◆ Requirement
Using the peer review discussion below, decide whether each statement agrees with it: (a) Jakob.scholbach put subtraction in the lead section. (b) The article had recently passed its Good Article nomination. (c) Thenub314 asked for inline references in the history. Answer yes or no for each, and quote the words of the discussion that decide it.

[[ Document passage open ]]

This peer review discussion has been closed.
This article has recently passed its Good Article nomination. I think it has a reasonable state and I'd like to get broader input, especially on accessibility, balance and completeness of the article for a possible FA nomination.

Thanks for the review, Jakob.scholbach (talk) 14:36, 31 December 2008 (UTC)

Lead section[edit]

We should mention subtraction (or negation) as operations that can be preformed by vectors. While it may be mathematically covered by scaling, it is not the intuitive use of the word. The history really could use some inline references. For example, being an analyst I like the idea that "Later enhancements of the theory are due to the widespread presence of vector spaces in mathematical analysis, mainly in the guise of function spaces." But without a reference this sounds like POV. Thenub314 (talk) 14:03, 2 January 2009 (UTC)

In the first section on examples where we mention F and Fn, we should mention the connection is by taking n=1, and maybe mention dimension. We talk about dimension more formally later, but we already mentioned it when looking at R2. Thenub314 (talk) 14:13, 2 January 2009 (UTC)

Thank you! Your points, except for the reference (I'll do that soon) are now covered (I chose to put the subtraction in the first section rather than the lead, just for space considerations).Jakob.scholbach (talk) 22:31, 7 January 2009 (UTC)
Vector spaces with additional structure - comments by Uncia (talk · contribs)
  • order: comparing the vectors componentwise - there are several ways to do this, see Ordered vector space - a little more detail would be helpful.
  • Hm. In view of the limited length of the article, and given the little importance of this to the topic, I would rather not include lexicographic order etc.
  • Normed vector spaces and inner product spaces: We never explain that〈 · | · 〉means the inner product
  • Fixed.
  • Normed vector spaces and inner product spaces: The Minkowski (or Lorentz) inner product is not an inner product in the usual sense because it is not positive definite - do you want to bring up this inner product in this discussion?

[[ Document passage closed ]]
[[ Dataset excerpts open ]]

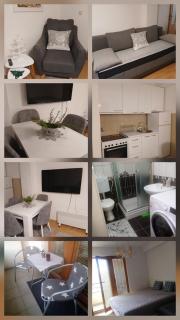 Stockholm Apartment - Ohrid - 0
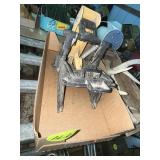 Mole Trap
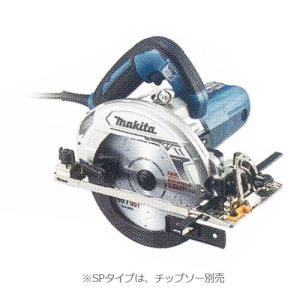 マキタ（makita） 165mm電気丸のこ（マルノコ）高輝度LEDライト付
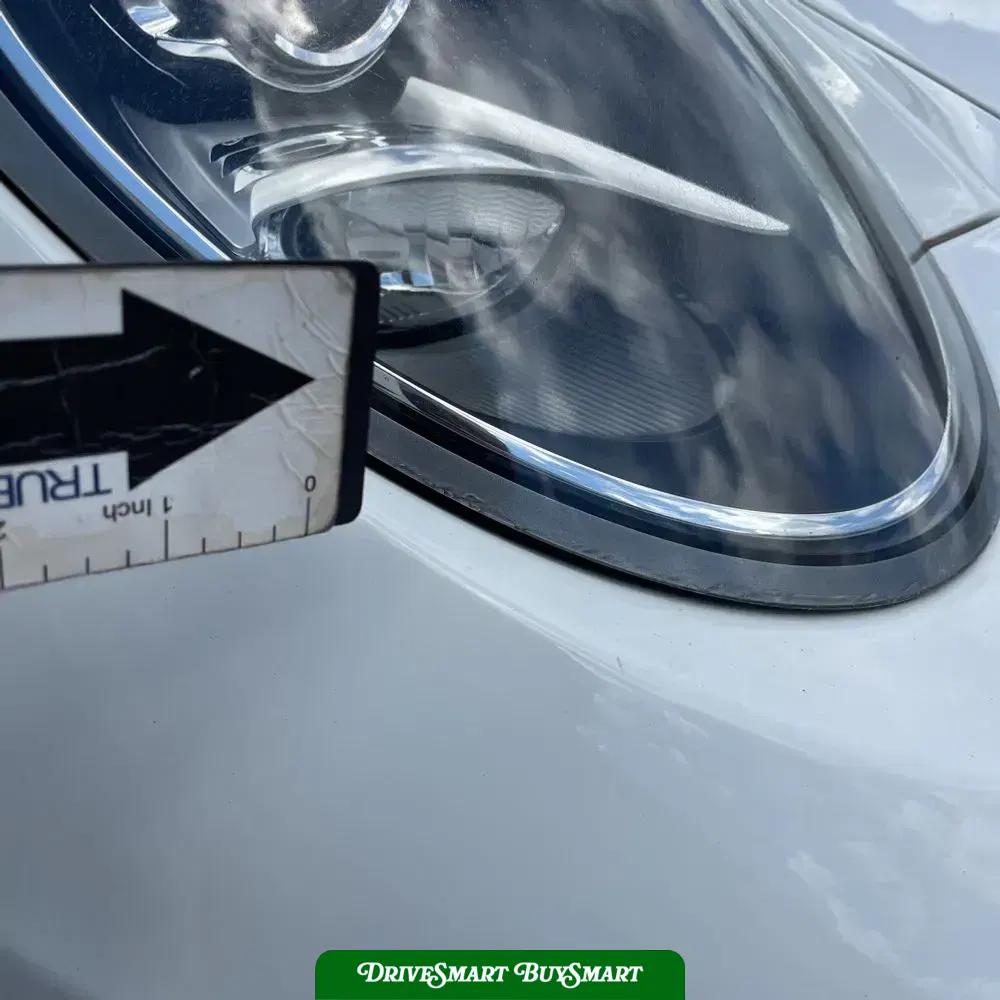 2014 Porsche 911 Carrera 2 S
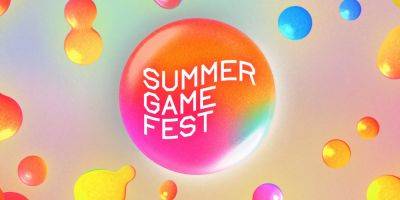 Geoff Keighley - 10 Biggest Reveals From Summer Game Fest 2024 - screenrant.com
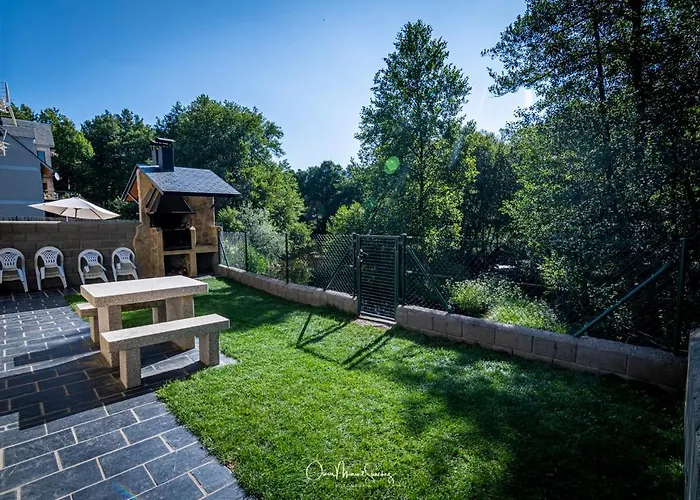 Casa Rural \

[[ Dataset excerpts closed ]]
[[ Dataset excerpts open ]]

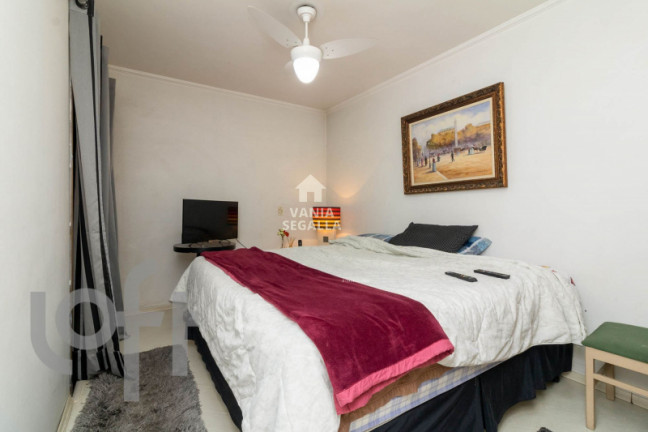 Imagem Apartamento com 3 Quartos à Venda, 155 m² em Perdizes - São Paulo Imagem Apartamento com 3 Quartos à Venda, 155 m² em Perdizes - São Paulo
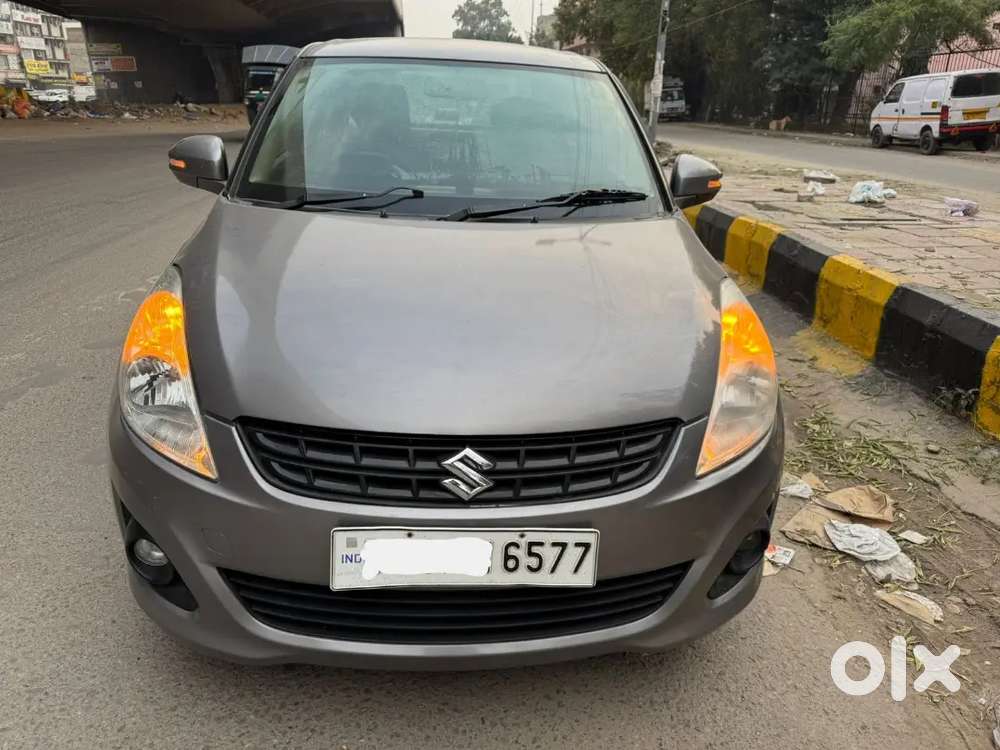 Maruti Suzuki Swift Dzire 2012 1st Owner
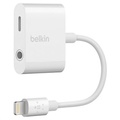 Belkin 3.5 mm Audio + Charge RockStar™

[[ Dataset excerpts closed ]]

◆ Solution to this exercise
(a) No: "I chose to put the subtraction in the first section rather than the lead"
(b) Yes: "This article has recently passed its Good Article nomination."
(c) Yes: "The history really could use some inline references."